C’est pour cela qu’on ne supporte pas de se voir vieillir, c’est comme cette promesse de paradis qui n’est jamais tenue. Le corps devient petit à petit sans âme. Il nous prive de cette intériorité, de cette lumière intérieure, de ce feu qu’est notre véritable personnalité.
On fait attention à son corps pour être accepté par les autres, mais aussi pour nier la finitude et la mort. Il ne faut pas oublier tout ce contexte marketing autour de la peur de vieillir. C’est toute une industrie qui en profite, en nous vendant des produits de beauté, des régimes, des sérums qui nous font croire qu’on demeure éternels. Et à force de vouloir se faire beau, de bronzer, on risque d’ailleurs de finir avec un cancer de la peau… !
Notre société n’accepte pas la finitude et la mort. C’est pour ça que, quand une catastrophe arrive comme à Crans-Montana dernièrement, tout s’écroule, car on avait oublié la finitude et la mort. Soudain, tout rejoint l’intériorité. Si le corps est touché, c’est le cœur et l’intériorité qui refont surface, on revient à l’essentiel.
Comment définiriez-vous le lien entre corps et intériorité ?

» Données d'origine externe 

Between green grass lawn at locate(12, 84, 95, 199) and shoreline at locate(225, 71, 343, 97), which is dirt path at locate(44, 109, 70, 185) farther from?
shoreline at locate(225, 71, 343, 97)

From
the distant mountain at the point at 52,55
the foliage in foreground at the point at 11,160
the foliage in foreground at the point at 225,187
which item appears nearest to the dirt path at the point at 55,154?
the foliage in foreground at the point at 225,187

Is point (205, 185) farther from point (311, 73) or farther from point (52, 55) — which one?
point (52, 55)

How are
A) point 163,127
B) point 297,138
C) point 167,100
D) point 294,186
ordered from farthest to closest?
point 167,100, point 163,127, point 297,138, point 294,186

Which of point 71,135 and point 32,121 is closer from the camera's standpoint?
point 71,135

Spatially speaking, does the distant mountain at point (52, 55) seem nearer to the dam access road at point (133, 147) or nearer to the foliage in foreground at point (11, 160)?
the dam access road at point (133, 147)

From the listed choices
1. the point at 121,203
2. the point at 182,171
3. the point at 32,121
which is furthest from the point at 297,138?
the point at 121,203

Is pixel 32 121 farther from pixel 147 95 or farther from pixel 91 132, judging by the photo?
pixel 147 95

Je prendrais l’exemple de l’amitié. L’amitié, la rencontre, la relation passent par la matière et par le corps. Et puis sinon, quand on s’émerveille de la beauté de quelque chose, un coucher de soleil par exemple, on est d’abord confronté à la matière. Et, soudainement, l’évènement dépasse les sens, les sensations, et nous plonge dans une intériorité qui est source de paix.
D’ailleurs, quand c’est tellement beau, on en arrive naturellement à fermer les yeux. On quitte la matérialité et on est transporté vers quelque chose de purement spirituel.

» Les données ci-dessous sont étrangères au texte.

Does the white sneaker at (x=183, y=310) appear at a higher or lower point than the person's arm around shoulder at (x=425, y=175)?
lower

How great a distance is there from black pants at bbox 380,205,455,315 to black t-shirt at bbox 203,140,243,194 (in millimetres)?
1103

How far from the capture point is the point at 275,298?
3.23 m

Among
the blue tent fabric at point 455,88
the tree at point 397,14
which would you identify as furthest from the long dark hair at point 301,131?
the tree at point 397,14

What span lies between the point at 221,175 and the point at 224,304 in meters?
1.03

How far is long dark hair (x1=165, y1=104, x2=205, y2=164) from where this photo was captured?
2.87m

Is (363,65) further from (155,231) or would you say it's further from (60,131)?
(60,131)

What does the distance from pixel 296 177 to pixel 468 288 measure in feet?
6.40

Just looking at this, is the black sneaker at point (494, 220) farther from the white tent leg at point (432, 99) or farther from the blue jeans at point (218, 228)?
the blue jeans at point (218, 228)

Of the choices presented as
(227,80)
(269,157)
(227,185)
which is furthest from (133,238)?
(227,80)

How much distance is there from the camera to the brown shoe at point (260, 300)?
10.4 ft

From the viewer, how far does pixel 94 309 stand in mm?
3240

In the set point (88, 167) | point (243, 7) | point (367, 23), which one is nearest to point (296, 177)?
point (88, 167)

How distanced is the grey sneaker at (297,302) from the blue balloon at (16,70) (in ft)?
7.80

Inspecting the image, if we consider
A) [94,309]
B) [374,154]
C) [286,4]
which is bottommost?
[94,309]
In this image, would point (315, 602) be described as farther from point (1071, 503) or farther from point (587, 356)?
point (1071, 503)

On peut pousser plus loin en se demandant ce qui est à la source de cette intériorité. Moi, je pense que c’est Dieu.
Et puis je prends souvent l’image de la carte postale, où on dit sa joie d’être en vacances dans un lieu précis. On ne peut pas séparer la matière de l’image, ça fait un tout. La carte postale dit la joie d’être au repos, mais aussi la joie de la personne qui l’envoie !
Aujourd’hui, on fait du corps un véhicule, qui n’est plus uni à nous-même. On donne son corps et on le reprend comme on veut, à qui on veut. Mais le « moi » reste étranger à la relation. On assiste à une cyber spiritualité. Par l’informatique, les jeux vidéo, les réseaux sociaux, je peux fuir ce corps que je n’aime pas, ce corps trop lourd. Dans le virtuel, je suis tout puissant. Mais quitter son corps c’est aussi quitter le réel, car le corps nous y relie.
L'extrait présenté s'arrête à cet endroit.